Und entsprechend der Umgebung ist Orsino (Benjamin Jorns) nicht der seriöse Graf, sondern ein melanchoholischer Faschingsprinz, der nur an Olivia denkt, wenn er mal kurz aus seinem Rausch aufwacht. Die wiederum (Susanne Pfeiffer), hat zwar aus Trauer um ihren Bruder der Welt entsagt, sitzt aber mittendrin - als grimmige Chefin des Hauses. Wie sie sich zur glühenden, verbissenen Möchtegernbraut Cesarios wandelt, das ist schon klasse gespielt.

Verkrachte Gestalten

Um diese beiden verhauenen Leuchten der Gesellschaft gruppieren sich die anderen verkrachten Gestalten: der penetrante, immer betrunken durch die Szenerie stolpernde Sir Tobias (Georg Schmiechen), sein Freund Ändy Ängste haas (Michael Schaller), der seinem Namen alle Ehre macht und als schwarzer Ritter nur seinem übergroßen Schatten - und Olivia - hinterherläuft; die Zofe Maria (Sandra Lava), die zu jeder Schandtat bereit ist, wenn sie nur ihren Spaß hat; der rotnasige Narr Feste (Ingo Pfeiffer), der seine Hauptbestimmung darin sieht, Gläser nachzufüllen); der Hausmeister Malvolio (Marc Marchand), der selbsternannte Kleinkönig, der für seine Eitelkeit und seine Liebe zu seiner Chefin so heftig büßen muss.
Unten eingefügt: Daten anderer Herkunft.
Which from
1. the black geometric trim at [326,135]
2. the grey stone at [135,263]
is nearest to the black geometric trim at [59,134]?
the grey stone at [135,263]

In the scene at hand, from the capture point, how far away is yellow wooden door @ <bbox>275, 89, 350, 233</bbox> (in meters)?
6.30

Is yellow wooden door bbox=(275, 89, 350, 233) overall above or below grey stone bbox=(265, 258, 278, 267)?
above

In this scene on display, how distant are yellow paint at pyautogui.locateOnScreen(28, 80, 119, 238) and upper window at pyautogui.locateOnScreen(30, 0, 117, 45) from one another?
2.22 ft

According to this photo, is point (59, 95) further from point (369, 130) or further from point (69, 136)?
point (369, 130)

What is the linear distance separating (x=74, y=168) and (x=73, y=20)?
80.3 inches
Und Viola/Cesario? Silvia Steger spielt diese Doppelrolle außerordentlich hintergründig, weiß manchmal selber nicht mehr, ob sie Mann oder Frau ist, muss sich immer wieder zur Ordnung rufen und sich behaupten und bringt einen erstaunlich tragfähigen Ernst in den ganzen enthemmten Trubel. Sie gibt dem Ganzen trotz ihrer Irritationen gewisse Erdung.